§ **Problem description**:
Edit the entries below by replacing "nearest" with "closest" and leaving every other line unchanged. Omit the pictures from the output.

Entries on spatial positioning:
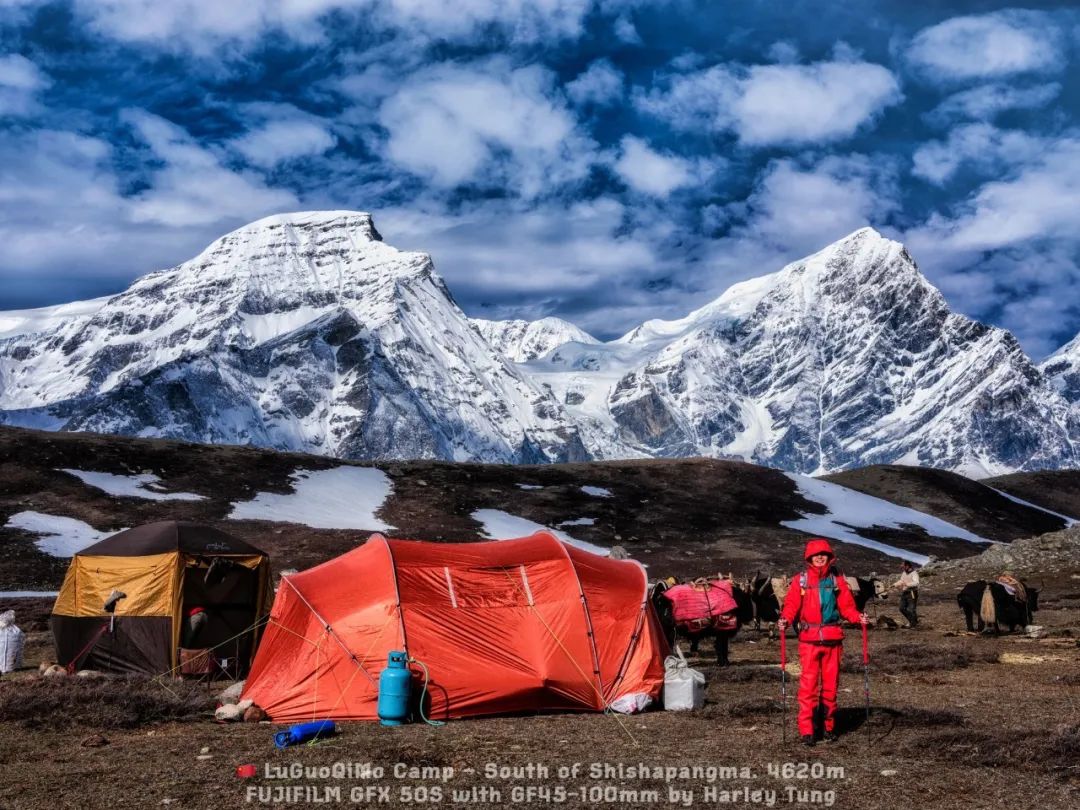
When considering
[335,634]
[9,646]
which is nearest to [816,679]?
[335,634]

§ **Task answer**:
When considering
[335,634]
[9,646]
which is closest to [816,679]?
[335,634]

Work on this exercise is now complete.